*WHAT THIS TASK INVOLVES*.
Put the lines of the data below into a Markdown table with the columns "No." and "Text," one row per line numbered in order, skipping blank lines. Leave the pictures out.

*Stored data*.
——

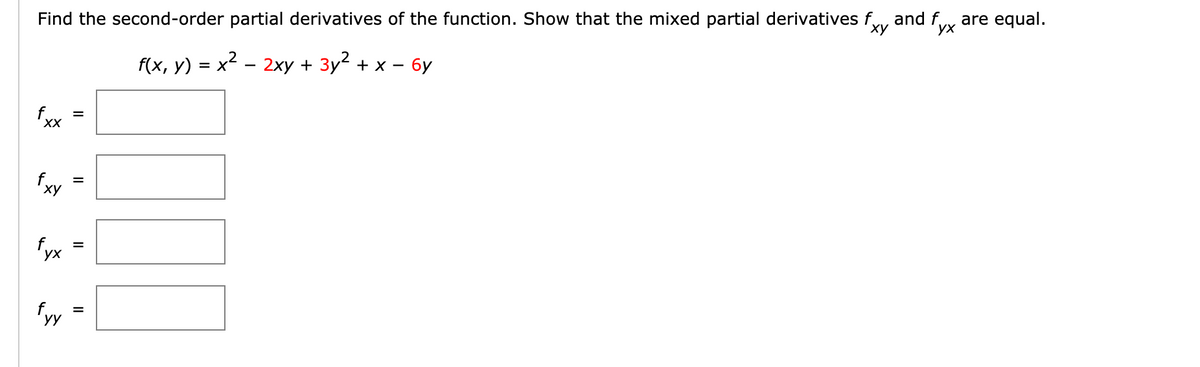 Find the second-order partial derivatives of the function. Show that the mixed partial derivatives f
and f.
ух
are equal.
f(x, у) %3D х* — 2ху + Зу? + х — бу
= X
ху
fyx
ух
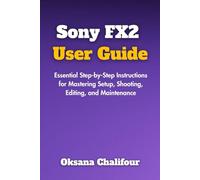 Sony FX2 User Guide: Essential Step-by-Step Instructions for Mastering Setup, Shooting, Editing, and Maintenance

——

*ANSWER BOX*.
| No. | Text |
|---|---|
| 1 |  Find the second-order partial derivatives of the function. Show that the mixed partial derivatives f |
| 2 | and f. |
| 3 | ух |
| 4 | are equal. |
| 5 | f(x, у) %3D х* — 2ху + Зу? + х — бу |
| 6 | = X |
| 7 | ху |
| 8 | fyx |
| 9 | ух |
| 10 |  Sony FX2 User Guide: Essential Step-by-Step Instructions for Mastering Setup, Shooting, Editing, and Maintenance |